Our emotional lives seem simple. We cry, we laugh. Children can do it. We presume that matters of sophistication, paradox and mystery are reserved to the more adult activities of reason. When in pursuit of the deeper dimensions of the world, or the more furtive significance of our lives, we turn to the purveyors of system and argument. We leave the cry-babies in the nursery. But we are wrong.
The simplest of all emotional experiences, drawn from our bodies and our fluids, already bears the mark of the deepest enigma of human existence. I refer to our tears. That we cry in the presence of great pain or deep sorrow seems a “logical” reaction, triggered from within our evolutionary complexities.
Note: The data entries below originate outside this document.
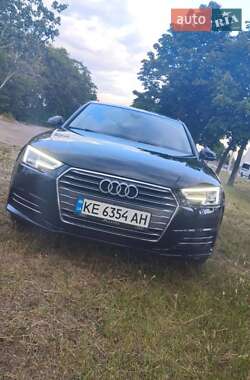 Седан Audi A4 2017 в Дніпрі
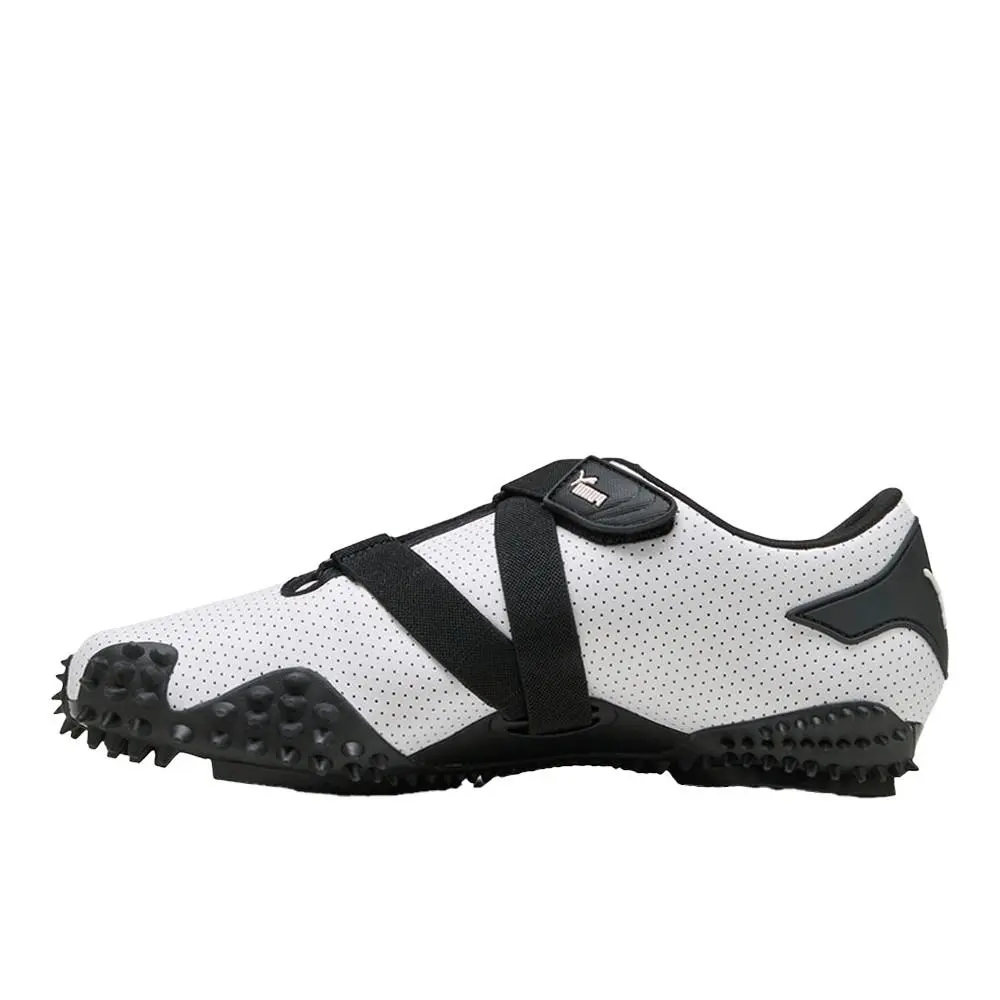 Puma shoes - PUMA Mostro Perforated Slip On - 39733101 - White 7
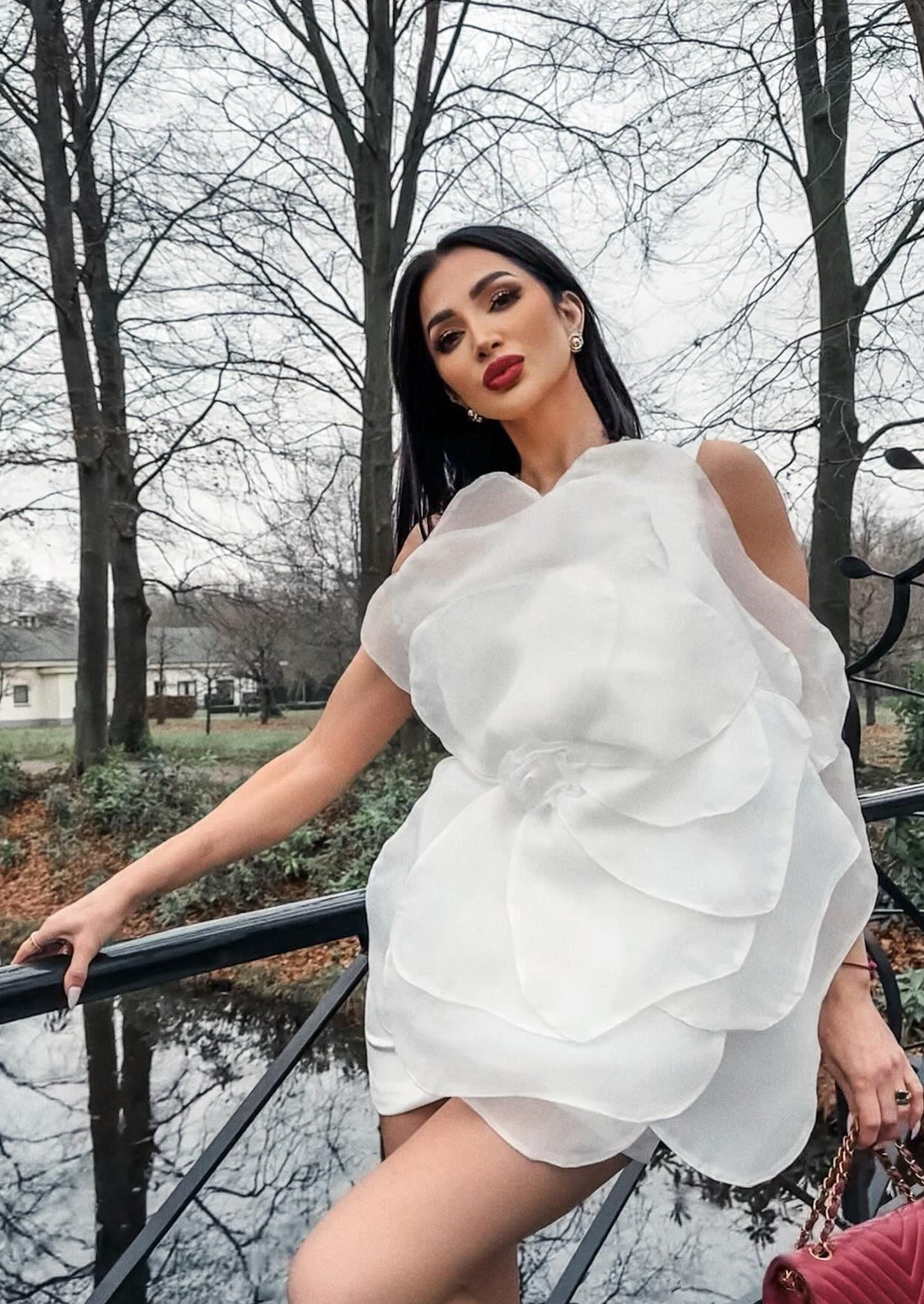 Eden Dress - White  GEMMACHIC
It provides a kind of release comparable to eating food when we are hungry, having a drink when thirsty, or laying down into our beds when fatigued.
But what can it mean that we also cry when profoundly happy, or when visited by transcendent joys? Should these circumstances not drive the tears away as intruders, even resist them as party-poopers? But they don’t. There is no chemical difference between the salty river that flows down our cheeks when we learn that a loved one has died, and the same fluid we shed when we greet another loved one, still alive, that we haven’t seen for years. Tears of joy and tears of sadness – opposite signs, but welling up from the same springs. Deep inside, our hearts have been alerted once again to a meaning they know is there, but cannot yet put into words.